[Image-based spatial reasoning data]
***

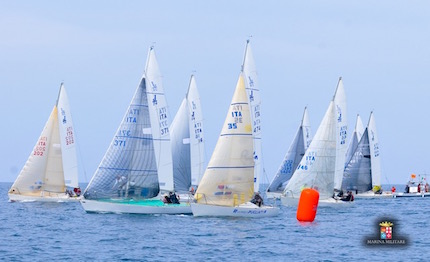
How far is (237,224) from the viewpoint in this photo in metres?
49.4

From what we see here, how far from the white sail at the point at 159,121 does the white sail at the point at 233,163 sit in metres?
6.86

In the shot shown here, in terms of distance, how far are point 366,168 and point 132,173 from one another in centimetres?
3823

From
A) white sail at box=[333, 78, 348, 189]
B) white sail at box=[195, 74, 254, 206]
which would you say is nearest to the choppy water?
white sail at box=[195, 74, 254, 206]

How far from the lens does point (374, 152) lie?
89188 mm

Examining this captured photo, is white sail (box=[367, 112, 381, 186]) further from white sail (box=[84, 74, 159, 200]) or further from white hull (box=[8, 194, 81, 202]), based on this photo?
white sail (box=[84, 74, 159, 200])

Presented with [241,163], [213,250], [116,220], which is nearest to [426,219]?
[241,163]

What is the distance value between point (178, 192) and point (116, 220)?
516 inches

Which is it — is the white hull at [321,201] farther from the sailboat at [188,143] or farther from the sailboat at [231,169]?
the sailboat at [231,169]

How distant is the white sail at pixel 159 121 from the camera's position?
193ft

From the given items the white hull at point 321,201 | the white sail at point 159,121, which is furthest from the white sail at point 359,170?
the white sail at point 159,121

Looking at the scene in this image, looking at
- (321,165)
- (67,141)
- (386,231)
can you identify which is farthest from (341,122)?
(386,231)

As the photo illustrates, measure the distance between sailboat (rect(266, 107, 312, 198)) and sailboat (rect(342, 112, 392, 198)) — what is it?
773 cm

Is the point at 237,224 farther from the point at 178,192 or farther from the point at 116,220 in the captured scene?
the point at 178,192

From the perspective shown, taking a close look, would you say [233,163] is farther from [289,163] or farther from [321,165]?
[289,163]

***

*PROBLEM REQUIREMENTS:* Rewrite all of the material, switching every "white hull" to "light hull" and keeping everything else unchanged. Leave the pictures out of your answer.

*ANSWER BELOW:*
How far is (237,224) from the viewpoint in this photo in metres?
49.4

From what we see here, how far from the white sail at the point at 159,121 does the white sail at the point at 233,163 sit in metres?
6.86

In the shot shown here, in terms of distance, how far are point 366,168 and point 132,173 from one another in centimetres?
3823

From
A) white sail at box=[333, 78, 348, 189]
B) white sail at box=[195, 74, 254, 206]
which would you say is nearest to the choppy water?
white sail at box=[195, 74, 254, 206]

How far from the lens does point (374, 152) lie?
89188 mm

Examining this captured photo, is white sail (box=[367, 112, 381, 186]) further from white sail (box=[84, 74, 159, 200]) or further from light hull (box=[8, 194, 81, 202]), based on this photo?
white sail (box=[84, 74, 159, 200])

Presented with [241,163], [213,250], [116,220], which is nearest to [426,219]?
[241,163]

What is the distance value between point (178, 192) and point (116, 220)?
516 inches

Which is it — is the light hull at [321,201] farther from the sailboat at [188,143] or farther from the sailboat at [231,169]?
the sailboat at [231,169]

How distant is the white sail at pixel 159 121 from the camera's position?
193ft

From the given items the light hull at point 321,201 | the white sail at point 159,121, which is furthest from the white sail at point 359,170?
the white sail at point 159,121

Looking at the scene in this image, looking at
- (321,165)
- (67,141)
- (386,231)
can you identify which is farthest from (341,122)?
(386,231)

As the photo illustrates, measure the distance between sailboat (rect(266, 107, 312, 198)) and sailboat (rect(342, 112, 392, 198)) — what is it?
773 cm

Is the point at 237,224 farther from the point at 178,192 or farther from the point at 116,220 in the captured scene?
the point at 178,192

From the perspective shown, taking a close look, would you say [233,163] is farther from [289,163] or farther from [321,165]?
[289,163]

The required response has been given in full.